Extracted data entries
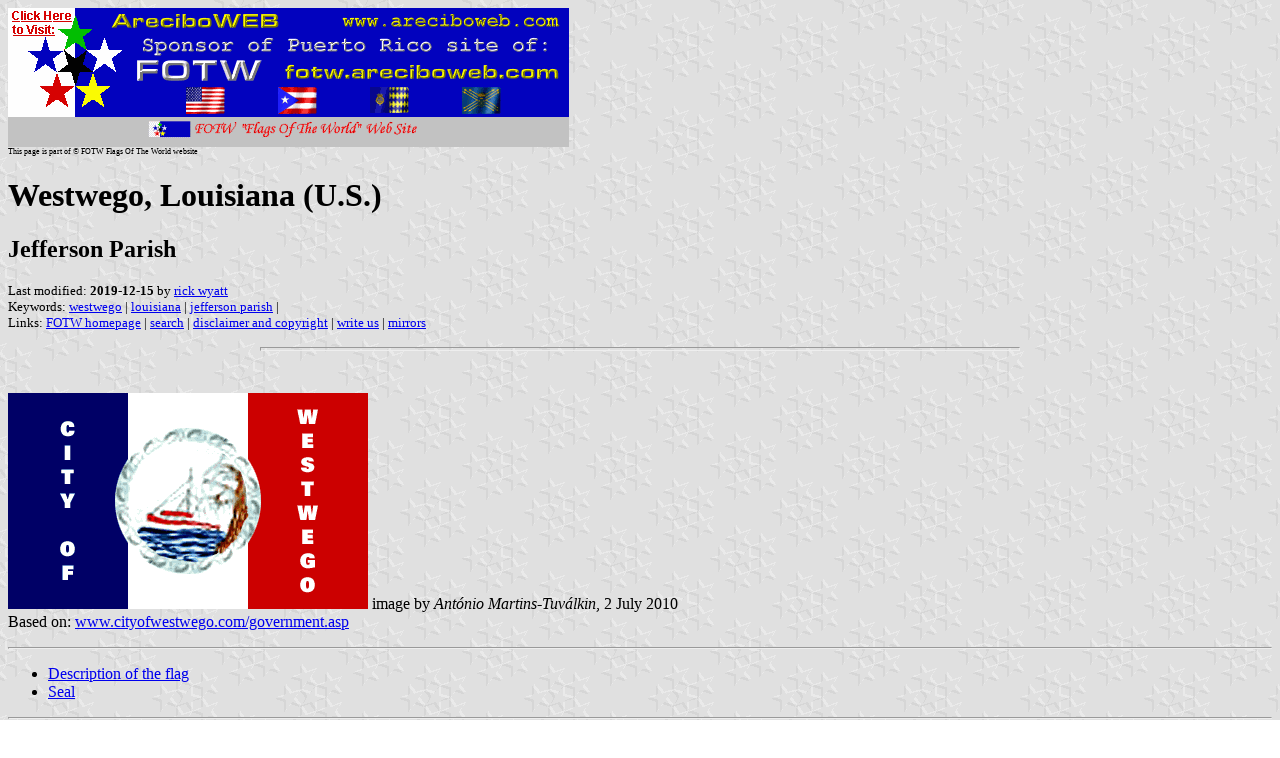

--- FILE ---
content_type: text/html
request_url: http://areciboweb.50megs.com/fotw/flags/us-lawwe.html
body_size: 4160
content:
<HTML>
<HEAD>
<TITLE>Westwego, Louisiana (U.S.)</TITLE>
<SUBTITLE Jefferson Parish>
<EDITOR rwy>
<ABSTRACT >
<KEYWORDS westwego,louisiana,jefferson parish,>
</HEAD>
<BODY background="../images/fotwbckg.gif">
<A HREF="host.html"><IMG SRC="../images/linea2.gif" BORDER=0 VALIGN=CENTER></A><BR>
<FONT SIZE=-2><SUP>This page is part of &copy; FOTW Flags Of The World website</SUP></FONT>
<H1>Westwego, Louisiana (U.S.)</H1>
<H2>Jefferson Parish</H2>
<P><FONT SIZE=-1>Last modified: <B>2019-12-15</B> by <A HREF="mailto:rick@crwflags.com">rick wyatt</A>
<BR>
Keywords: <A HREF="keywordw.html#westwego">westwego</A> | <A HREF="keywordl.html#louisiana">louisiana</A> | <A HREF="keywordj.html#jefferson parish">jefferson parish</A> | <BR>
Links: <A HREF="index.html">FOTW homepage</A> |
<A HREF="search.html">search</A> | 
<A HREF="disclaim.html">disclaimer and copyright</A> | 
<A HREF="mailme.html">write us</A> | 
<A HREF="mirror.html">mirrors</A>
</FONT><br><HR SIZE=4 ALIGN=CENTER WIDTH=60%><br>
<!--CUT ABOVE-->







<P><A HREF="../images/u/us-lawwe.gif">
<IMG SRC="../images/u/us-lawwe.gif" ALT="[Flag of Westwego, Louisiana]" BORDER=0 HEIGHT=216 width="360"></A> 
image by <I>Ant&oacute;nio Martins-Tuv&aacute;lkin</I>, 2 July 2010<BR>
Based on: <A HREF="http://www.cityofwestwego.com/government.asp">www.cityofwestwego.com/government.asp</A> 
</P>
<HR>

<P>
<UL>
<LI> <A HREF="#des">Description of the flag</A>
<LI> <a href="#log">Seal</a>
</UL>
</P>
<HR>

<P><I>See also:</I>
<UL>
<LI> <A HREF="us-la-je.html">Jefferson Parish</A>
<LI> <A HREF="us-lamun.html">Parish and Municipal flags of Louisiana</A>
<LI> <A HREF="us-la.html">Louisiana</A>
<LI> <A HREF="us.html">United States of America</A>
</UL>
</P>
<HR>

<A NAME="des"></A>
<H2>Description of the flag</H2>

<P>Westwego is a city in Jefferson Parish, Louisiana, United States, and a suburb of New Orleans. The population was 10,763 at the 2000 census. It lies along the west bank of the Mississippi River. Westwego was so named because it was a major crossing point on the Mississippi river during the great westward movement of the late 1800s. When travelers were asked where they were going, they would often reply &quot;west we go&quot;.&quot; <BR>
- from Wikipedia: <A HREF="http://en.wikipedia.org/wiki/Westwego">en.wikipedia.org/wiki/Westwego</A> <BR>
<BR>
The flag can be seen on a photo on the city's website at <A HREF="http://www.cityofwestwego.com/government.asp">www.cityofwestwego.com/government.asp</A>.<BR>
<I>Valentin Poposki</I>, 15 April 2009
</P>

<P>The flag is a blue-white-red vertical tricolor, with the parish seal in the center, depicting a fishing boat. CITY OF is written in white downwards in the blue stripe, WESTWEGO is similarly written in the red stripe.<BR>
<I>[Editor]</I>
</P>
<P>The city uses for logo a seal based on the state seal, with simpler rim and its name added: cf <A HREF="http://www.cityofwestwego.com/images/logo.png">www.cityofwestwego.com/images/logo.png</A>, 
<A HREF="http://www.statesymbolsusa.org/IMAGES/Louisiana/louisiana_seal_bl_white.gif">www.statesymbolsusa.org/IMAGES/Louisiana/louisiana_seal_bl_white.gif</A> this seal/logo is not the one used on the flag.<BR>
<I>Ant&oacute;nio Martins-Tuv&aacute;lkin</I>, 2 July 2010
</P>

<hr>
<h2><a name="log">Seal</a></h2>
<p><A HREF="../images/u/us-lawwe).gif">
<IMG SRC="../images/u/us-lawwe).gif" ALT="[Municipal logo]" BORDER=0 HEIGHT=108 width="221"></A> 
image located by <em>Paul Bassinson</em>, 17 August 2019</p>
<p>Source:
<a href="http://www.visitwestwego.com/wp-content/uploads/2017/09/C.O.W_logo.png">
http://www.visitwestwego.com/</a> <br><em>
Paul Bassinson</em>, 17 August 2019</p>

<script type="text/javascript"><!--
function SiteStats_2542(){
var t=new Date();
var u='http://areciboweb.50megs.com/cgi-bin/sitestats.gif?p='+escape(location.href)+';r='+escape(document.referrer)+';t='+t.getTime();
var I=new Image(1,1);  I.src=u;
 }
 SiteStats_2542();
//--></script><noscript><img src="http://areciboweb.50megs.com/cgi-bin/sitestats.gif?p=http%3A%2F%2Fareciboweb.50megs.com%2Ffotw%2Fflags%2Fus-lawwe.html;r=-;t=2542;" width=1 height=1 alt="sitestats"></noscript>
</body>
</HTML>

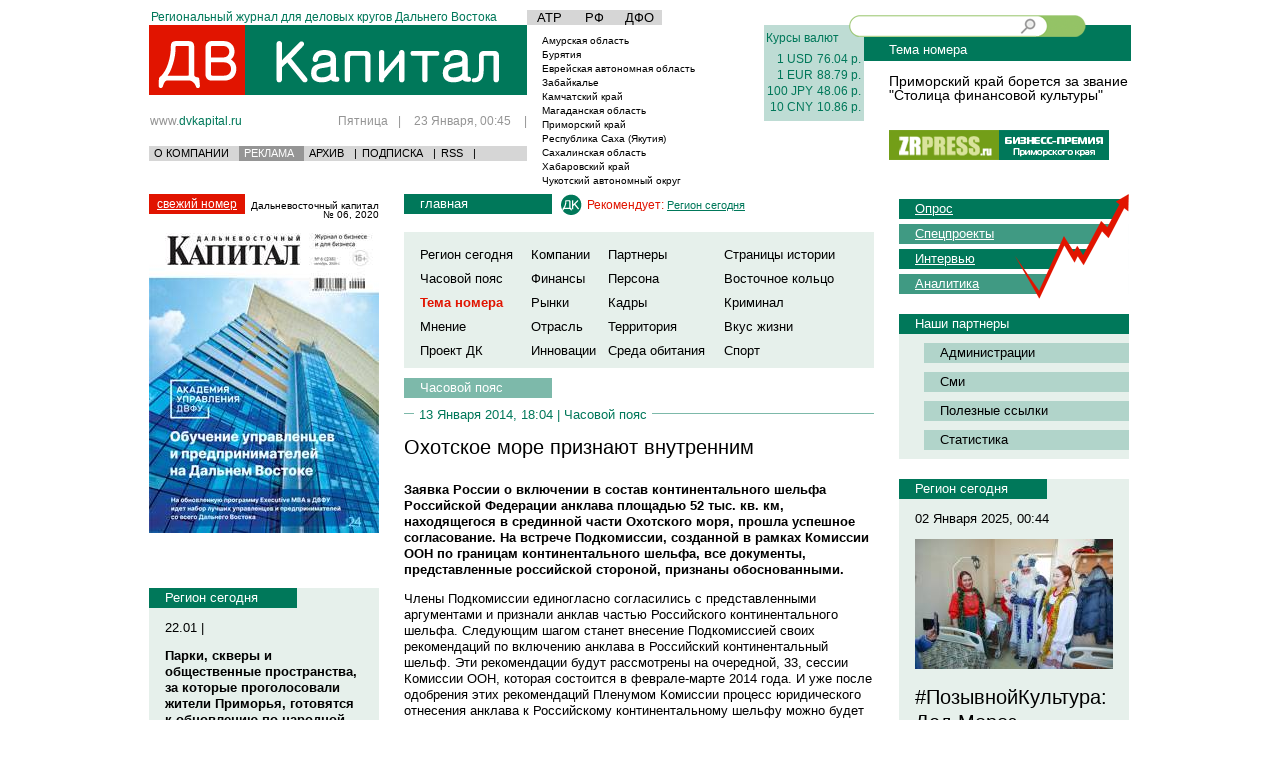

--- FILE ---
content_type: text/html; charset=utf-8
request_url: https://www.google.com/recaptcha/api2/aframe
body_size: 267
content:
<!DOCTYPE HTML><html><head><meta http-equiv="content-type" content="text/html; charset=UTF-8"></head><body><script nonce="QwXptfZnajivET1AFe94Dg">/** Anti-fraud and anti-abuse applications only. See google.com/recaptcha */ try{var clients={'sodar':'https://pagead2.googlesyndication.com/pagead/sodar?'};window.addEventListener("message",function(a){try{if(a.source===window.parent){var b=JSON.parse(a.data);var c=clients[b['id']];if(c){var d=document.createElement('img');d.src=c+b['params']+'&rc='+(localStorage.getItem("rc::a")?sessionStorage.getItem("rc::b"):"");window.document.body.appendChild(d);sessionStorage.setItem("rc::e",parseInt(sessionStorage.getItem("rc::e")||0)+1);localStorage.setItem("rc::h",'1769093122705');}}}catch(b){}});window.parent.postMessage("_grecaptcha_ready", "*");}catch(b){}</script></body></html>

■ **Work instruction**
Could you reproduce exactly, and only, the lines from the start of the records through the line containing "<H2>Description of the flag</H2>", leaving out the pictures?

■ **Result of this exercise**
--- FILE ---
content_type: text/html
request_url: http://areciboweb.50megs.com/fotw/flags/us-lawwe.html
body_size: 4160
content:
<HTML>
<HEAD>
<TITLE>Westwego, Louisiana (U.S.)</TITLE>
<SUBTITLE Jefferson Parish>
<EDITOR rwy>
<ABSTRACT >
<KEYWORDS westwego,louisiana,jefferson parish,>
</HEAD>
<BODY background="../images/fotwbckg.gif">
<A HREF="host.html"><IMG SRC="../images/linea2.gif" BORDER=0 VALIGN=CENTER></A><BR>
<FONT SIZE=-2><SUP>This page is part of &copy; FOTW Flags Of The World website</SUP></FONT>
<H1>Westwego, Louisiana (U.S.)</H1>
<H2>Jefferson Parish</H2>
<P><FONT SIZE=-1>Last modified: <B>2019-12-15</B> by <A HREF="mailto:rick@crwflags.com">rick wyatt</A>
<BR>
Keywords: <A HREF="keywordw.html#westwego">westwego</A> | <A HREF="keywordl.html#louisiana">louisiana</A> | <A HREF="keywordj.html#jefferson parish">jefferson parish</A> | <BR>
Links: <A HREF="index.html">FOTW homepage</A> |
<A HREF="search.html">search</A> | 
<A HREF="disclaim.html">disclaimer and copyright</A> | 
<A HREF="mailme.html">write us</A> | 
<A HREF="mirror.html">mirrors</A>
</FONT><br><HR SIZE=4 ALIGN=CENTER WIDTH=60%><br>
<!--CUT ABOVE-->







<P><A HREF="../images/u/us-lawwe.gif">
<IMG SRC="../images/u/us-lawwe.gif" ALT="[Flag of Westwego, Louisiana]" BORDER=0 HEIGHT=216 width="360"></A> 
image by <I>Ant&oacute;nio Martins-Tuv&aacute;lkin</I>, 2 July 2010<BR>
Based on: <A HREF="http://www.cityofwestwego.com/government.asp">www.cityofwestwego.com/government.asp</A> 
</P>
<HR>

<P>
<UL>
<LI> <A HREF="#des">Description of the flag</A>
<LI> <a href="#log">Seal</a>
</UL>
</P>
<HR>

<P><I>See also:</I>
<UL>
<LI> <A HREF="us-la-je.html">Jefferson Parish</A>
<LI> <A HREF="us-lamun.html">Parish and Municipal flags of Louisiana</A>
<LI> <A HREF="us-la.html">Louisiana</A>
<LI> <A HREF="us.html">United States of America</A>
</UL>
</P>
<HR>

<A NAME="des"></A>
<H2>Description of the flag</H2>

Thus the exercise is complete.